* [TASK DIRECTIONS]: Reproduce the material below word for word.

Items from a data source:

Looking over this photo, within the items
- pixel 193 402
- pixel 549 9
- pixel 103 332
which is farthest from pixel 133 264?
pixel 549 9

* [COMPLETED TASK]:
Looking over this photo, within the items
- pixel 193 402
- pixel 549 9
- pixel 103 332
which is farthest from pixel 133 264?
pixel 549 9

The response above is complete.